→ **DATASET**
===
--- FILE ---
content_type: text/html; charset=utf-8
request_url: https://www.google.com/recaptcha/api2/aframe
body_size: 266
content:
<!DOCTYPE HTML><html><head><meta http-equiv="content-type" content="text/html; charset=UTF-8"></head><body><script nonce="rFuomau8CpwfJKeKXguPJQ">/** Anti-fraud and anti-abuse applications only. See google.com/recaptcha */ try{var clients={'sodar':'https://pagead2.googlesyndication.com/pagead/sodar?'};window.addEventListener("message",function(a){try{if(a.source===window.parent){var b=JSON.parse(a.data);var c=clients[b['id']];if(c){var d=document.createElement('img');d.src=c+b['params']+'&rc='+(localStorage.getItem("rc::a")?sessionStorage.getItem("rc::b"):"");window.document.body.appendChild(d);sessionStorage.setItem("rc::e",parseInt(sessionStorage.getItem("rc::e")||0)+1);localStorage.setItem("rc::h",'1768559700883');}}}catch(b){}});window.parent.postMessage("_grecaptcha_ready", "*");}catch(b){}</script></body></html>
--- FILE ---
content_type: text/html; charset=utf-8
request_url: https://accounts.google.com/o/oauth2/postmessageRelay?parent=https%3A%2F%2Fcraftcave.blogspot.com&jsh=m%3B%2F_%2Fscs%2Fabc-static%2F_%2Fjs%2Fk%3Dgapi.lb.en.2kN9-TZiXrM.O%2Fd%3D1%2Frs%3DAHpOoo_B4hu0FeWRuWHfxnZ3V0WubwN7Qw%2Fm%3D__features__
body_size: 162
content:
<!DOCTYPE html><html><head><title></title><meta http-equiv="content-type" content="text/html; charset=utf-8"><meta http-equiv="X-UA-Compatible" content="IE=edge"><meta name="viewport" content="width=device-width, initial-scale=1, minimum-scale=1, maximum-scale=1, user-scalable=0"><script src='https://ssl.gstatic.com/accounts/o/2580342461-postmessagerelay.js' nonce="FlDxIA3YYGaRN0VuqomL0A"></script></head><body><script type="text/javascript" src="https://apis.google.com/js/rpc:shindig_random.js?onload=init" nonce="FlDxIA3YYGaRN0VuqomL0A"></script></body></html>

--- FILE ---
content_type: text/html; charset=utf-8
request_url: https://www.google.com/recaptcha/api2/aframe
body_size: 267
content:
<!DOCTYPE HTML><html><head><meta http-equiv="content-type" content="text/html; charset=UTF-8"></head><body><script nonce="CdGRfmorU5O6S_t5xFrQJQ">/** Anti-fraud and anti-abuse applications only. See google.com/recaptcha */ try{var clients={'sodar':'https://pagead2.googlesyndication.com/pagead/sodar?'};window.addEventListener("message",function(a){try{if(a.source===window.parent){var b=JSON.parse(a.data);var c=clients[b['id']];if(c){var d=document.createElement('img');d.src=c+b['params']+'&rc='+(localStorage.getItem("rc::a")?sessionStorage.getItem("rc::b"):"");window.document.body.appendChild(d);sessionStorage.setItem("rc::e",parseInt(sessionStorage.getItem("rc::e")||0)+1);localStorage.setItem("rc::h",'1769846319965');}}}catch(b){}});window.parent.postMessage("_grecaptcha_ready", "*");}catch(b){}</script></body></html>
===
→ **TASK DESCRIPTION**
What are the lines from the one with "body_size: 267" through the end of the entries? Give them again exactly, both end lines included.

→ **TASK ANSWER**
body_size: 267
content:
<!DOCTYPE HTML><html><head><meta http-equiv="content-type" content="text/html; charset=UTF-8"></head><body><script nonce="CdGRfmorU5O6S_t5xFrQJQ">/** Anti-fraud and anti-abuse applications only. See google.com/recaptcha */ try{var clients={'sodar':'https://pagead2.googlesyndication.com/pagead/sodar?'};window.addEventListener("message",function(a){try{if(a.source===window.parent){var b=JSON.parse(a.data);var c=clients[b['id']];if(c){var d=document.createElement('img');d.src=c+b['params']+'&rc='+(localStorage.getItem("rc::a")?sessionStorage.getItem("rc::b"):"");window.document.body.appendChild(d);sessionStorage.setItem("rc::e",parseInt(sessionStorage.getItem("rc::e")||0)+1);localStorage.setItem("rc::h",'1769846319965');}}}catch(b){}});window.parent.postMessage("_grecaptcha_ready", "*");}catch(b){}</script></body></html>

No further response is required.